▶ **Task objective**
Images are to be excluded from the copy, and the records below reproduced word for word.

===

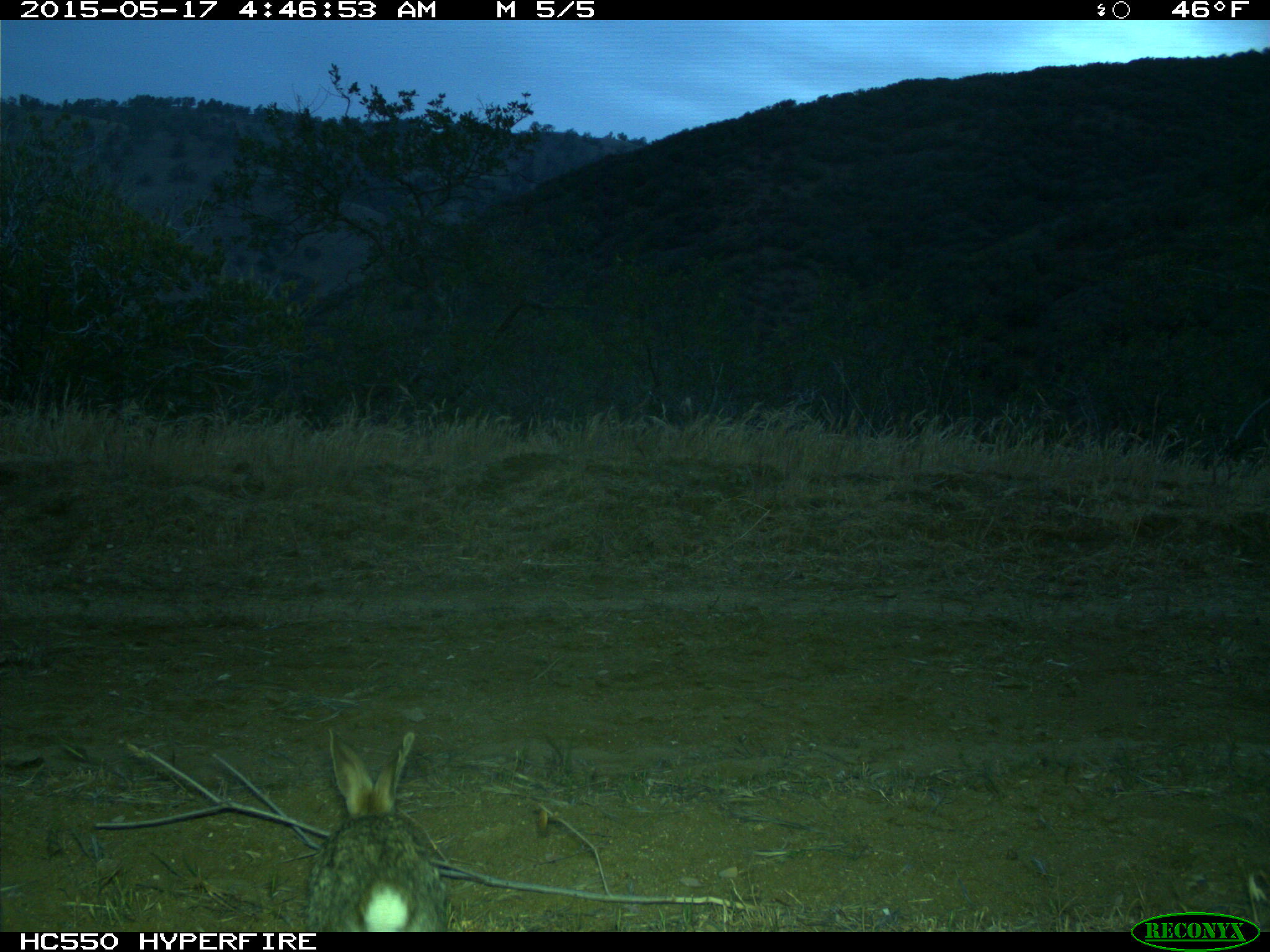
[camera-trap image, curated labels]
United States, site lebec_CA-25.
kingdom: Animalia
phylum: Chordata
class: Mammalia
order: Lagomorpha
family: Leporidae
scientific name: Leporidae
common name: rabbits and hares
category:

===

▶ **Output of the exercise**
[camera-trap image, curated labels]
United States, site lebec_CA-25.
kingdom: Animalia
phylum: Chordata
class: Mammalia
order: Lagomorpha
family: Leporidae
scientific name: Leporidae
common name: rabbits and hares
category:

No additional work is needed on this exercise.